The task: Using the listing below, select the lines with the word "translate" and copy them.

Extracted data:
*** Block opens ***

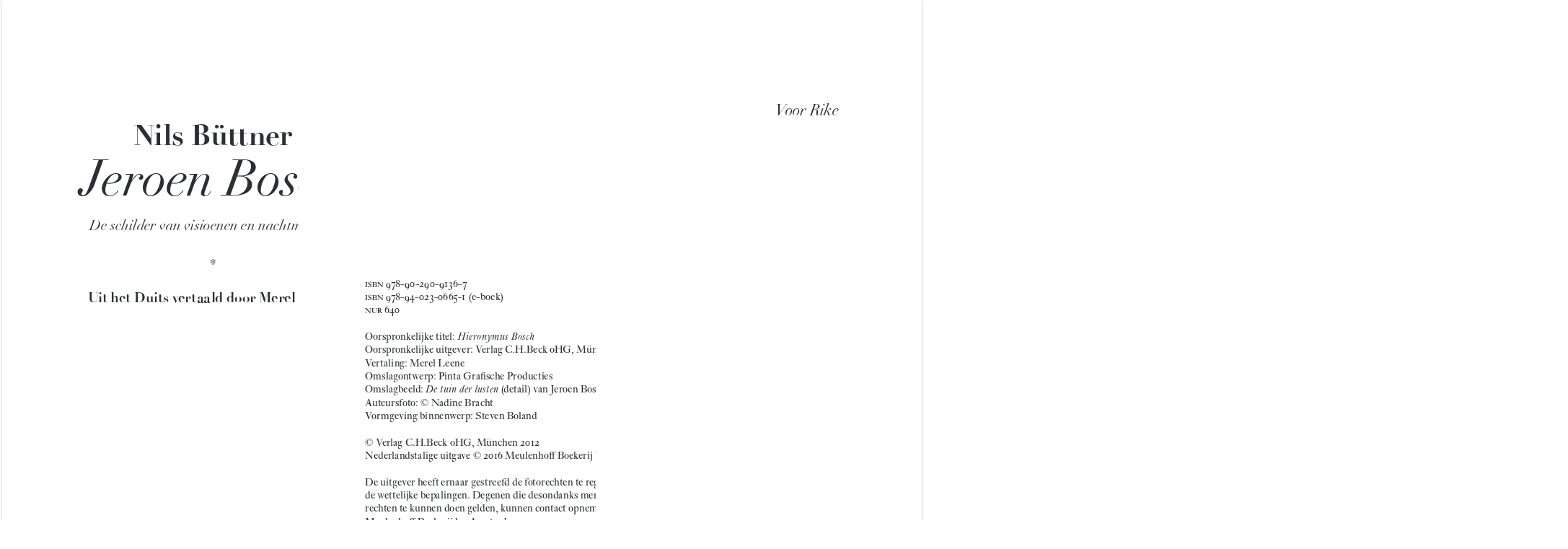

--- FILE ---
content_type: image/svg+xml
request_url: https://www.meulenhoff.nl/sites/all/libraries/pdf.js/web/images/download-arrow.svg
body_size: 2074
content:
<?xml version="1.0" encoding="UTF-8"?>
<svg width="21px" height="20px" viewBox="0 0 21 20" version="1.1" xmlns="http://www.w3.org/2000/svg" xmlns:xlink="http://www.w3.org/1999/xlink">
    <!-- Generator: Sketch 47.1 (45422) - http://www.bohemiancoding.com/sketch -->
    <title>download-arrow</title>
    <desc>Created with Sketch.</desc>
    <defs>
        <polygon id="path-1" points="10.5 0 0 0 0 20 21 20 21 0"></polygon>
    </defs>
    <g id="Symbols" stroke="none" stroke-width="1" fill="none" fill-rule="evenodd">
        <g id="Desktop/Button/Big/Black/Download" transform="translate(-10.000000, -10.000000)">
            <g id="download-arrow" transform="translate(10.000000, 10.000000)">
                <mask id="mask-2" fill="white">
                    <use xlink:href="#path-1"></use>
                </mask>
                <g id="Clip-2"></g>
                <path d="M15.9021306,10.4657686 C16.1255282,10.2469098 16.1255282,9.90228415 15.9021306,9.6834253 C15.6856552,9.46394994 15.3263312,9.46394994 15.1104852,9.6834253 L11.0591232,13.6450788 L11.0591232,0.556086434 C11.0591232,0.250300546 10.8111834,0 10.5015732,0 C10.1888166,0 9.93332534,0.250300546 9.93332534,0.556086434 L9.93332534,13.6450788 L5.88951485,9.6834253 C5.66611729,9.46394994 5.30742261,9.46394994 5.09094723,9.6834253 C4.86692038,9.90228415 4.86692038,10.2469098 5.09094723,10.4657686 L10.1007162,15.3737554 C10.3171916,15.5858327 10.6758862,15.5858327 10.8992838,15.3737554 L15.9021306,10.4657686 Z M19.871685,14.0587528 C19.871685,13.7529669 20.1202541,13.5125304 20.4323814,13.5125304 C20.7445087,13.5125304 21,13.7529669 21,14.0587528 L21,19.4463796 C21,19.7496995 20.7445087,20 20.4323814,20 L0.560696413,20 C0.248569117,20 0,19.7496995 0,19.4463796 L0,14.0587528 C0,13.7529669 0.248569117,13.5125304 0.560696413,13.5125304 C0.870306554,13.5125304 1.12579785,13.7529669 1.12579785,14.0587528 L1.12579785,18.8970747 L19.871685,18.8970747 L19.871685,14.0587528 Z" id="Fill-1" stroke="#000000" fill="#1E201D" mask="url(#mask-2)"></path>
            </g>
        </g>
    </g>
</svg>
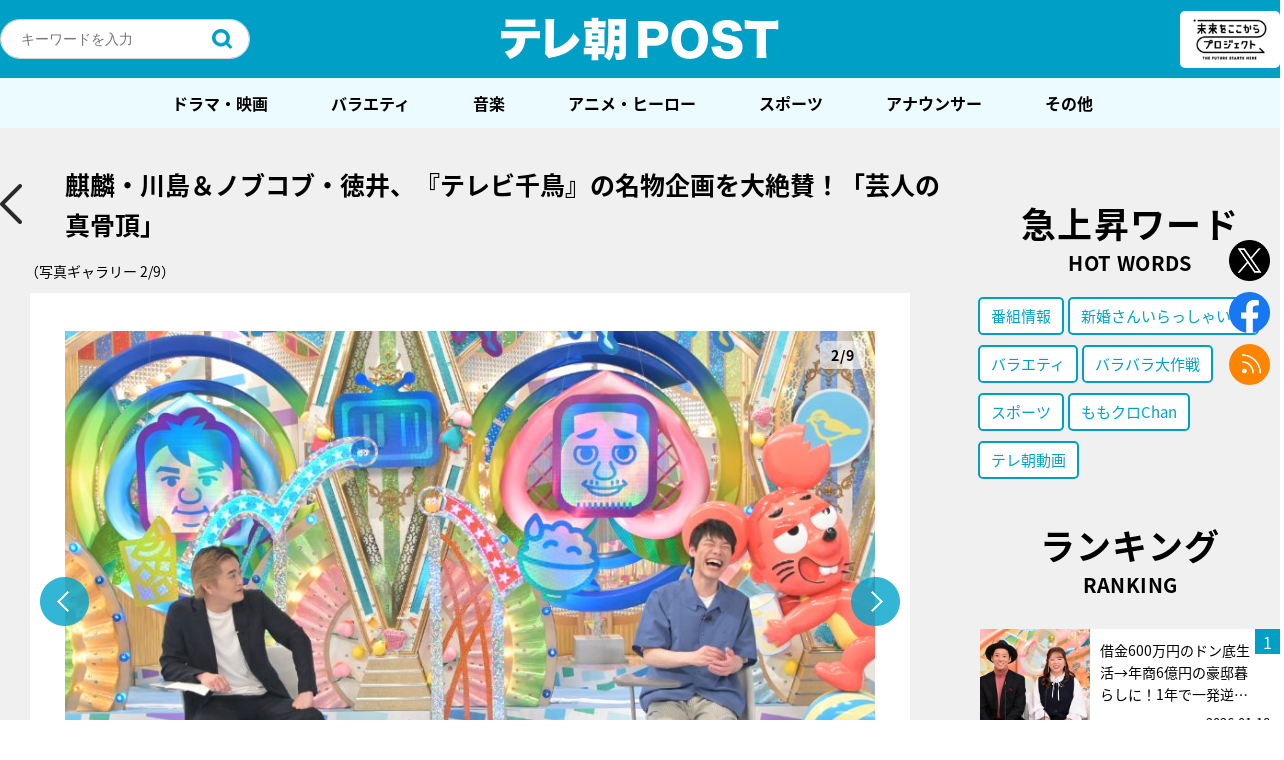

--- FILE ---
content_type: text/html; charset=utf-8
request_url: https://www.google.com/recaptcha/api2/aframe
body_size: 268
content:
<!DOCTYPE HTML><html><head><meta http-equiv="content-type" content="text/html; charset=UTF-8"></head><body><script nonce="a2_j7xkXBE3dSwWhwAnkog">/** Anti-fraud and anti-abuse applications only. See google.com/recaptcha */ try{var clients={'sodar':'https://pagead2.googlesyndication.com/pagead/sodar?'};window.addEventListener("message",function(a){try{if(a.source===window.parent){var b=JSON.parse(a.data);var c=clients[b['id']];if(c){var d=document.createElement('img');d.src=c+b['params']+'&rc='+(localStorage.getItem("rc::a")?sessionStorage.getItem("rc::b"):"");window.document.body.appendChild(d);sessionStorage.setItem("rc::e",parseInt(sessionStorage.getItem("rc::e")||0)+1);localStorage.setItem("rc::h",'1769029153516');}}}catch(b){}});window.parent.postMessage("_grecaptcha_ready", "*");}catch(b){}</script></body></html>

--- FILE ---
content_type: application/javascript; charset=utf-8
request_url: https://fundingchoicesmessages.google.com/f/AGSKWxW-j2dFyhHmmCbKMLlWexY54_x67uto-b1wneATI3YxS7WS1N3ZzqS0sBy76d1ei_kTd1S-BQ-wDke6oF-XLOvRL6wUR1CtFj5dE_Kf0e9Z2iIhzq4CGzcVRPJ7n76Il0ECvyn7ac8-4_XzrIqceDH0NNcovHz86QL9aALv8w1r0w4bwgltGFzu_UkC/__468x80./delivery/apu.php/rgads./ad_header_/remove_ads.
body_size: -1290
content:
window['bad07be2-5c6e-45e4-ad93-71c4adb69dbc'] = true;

*** Block closes ***

Answer section:
        <g id="Desktop/Button/Big/Black/Download" transform="translate(-10.000000, -10.000000)">
            <g id="download-arrow" transform="translate(10.000000, 10.000000)">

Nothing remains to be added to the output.